Il interroge, au fond de cette impasse,
Un long passé que son ego ressasse.
Trop de hasard dont il serait issu
Le heurte. Alors, a-t-il été conçu

Pour assumer la suite insoupçonnée
Du temps, l’ouvrir à quelque destinée ?

S’il infléchit le cours universel,
Si le cosmos, grand ensemble mortel,
À travers lui commence à se connaître,
C’est que toujours, avant de disparaître,

Chaque chose a transmis un peu de soi
Mais il est seul à demander pourquoi.

Mieux qu’un écho, plus sûr qu’une promesse
Le mouvement lui réplique et le presse,
Idée en marche, apport de vérité,
Fait créateur de la réalité,
Pour nous facteur d’infortune et de chance
Dont les à-coups forgent la conscience.

Elle grandit mais l’homme doit finir
La laissant après lui sans avenir.
Comme un relais se prend et puis se donne,
Elle surgit de l’ombre et s’abandonne
À l’appétit du monde, à son essor,
À l’entité que voile un beau décor.

Que l’homme vive et, pour vivre, qu’il aime
Ne mène à rien, sinon au monde même
Où nous errons et qui change toujours.
Nous révélons pourtant que son parcours
N’émane pas d’une matière nue :
La pierre vit.

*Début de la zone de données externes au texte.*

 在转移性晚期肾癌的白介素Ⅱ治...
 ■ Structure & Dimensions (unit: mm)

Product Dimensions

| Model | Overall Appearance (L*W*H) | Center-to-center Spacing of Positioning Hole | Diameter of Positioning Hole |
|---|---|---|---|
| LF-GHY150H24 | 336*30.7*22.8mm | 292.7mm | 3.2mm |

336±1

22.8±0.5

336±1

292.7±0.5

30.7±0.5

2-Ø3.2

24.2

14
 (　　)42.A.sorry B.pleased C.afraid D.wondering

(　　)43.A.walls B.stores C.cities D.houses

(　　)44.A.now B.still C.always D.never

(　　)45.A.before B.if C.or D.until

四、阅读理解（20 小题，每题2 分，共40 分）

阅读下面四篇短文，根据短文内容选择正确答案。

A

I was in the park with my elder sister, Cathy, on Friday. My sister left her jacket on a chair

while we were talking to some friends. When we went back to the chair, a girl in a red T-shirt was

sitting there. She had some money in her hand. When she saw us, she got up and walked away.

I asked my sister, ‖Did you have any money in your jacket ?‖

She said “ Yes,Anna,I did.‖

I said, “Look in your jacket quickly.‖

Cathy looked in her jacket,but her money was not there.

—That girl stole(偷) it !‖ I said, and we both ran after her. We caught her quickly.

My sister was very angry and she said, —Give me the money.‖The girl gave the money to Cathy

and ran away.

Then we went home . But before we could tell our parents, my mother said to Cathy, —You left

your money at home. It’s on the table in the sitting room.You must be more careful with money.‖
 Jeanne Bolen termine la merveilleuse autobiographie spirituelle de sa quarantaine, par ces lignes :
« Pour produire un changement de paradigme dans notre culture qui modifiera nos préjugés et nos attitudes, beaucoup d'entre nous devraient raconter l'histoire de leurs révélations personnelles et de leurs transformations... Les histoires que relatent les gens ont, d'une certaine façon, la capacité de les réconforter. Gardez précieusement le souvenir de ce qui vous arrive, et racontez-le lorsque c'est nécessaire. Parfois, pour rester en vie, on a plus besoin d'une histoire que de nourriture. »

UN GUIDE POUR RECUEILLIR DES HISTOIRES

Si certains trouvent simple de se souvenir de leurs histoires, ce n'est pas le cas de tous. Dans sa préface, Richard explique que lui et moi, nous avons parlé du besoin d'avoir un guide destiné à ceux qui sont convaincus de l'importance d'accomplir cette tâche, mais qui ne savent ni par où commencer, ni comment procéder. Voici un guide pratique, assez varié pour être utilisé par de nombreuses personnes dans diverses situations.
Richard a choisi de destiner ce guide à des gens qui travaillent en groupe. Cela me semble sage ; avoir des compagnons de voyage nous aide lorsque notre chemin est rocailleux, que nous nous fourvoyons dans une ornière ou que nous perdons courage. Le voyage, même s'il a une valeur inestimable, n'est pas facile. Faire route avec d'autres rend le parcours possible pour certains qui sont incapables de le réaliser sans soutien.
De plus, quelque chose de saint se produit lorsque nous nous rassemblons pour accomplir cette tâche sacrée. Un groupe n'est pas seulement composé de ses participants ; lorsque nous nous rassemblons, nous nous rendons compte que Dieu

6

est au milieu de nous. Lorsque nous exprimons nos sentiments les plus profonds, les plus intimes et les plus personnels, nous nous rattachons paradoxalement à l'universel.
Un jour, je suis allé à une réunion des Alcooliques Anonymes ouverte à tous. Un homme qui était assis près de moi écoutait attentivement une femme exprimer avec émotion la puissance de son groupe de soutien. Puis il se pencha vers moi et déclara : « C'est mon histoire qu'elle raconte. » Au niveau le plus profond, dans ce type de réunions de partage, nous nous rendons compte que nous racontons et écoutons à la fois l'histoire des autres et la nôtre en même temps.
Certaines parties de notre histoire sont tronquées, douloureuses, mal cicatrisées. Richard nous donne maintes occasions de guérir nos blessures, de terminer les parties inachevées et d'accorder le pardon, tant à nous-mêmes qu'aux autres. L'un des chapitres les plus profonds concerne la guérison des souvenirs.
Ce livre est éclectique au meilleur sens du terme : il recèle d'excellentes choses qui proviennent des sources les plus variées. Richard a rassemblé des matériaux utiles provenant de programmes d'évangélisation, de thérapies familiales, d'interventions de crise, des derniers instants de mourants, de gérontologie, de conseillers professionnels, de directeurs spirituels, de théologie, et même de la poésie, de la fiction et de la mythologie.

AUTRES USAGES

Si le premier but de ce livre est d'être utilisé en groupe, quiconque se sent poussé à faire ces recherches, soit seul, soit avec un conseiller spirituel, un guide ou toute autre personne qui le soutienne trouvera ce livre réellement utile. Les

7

Sa force contenue,

Incoercible au sein des tourbillons,
A malaxé leurs mélanges brouillons
Et nous voici, nouvelle cohérence,
Esprit et corps d’une seule substance,
Celle du monde, où siègent son pouvoir,
Son unité,son acte, son espoir.

Elle chemine en nous. Toute la Terre
Fut un creuset pour l’âme solitaire
Où règne, singulier dans l’univers,
Le libre choix qui rend l’homme divers.
Libre ? Divers ? Illusion, sans doute…
Inexorable, unique est notre route.

Après avoir fait de l’individu
L’inconsolé du paradis perdu,
La conscience ouvre, imaginative,

Une autre voie et devient collective.
C’est tout le genre humain, en l’élevant,
Qui participe à sa fuite en avant.

Est-ce un essai propre à notre planète ?
Est-ce une fugue osée à l’aveuglette
Avec d’autres, au loin, pour propager
L’esprit profond du chaos passager ?
Ne plaignons pas nos rêves, nos outrances :
Le monde est un faisceau d’invraisemblances.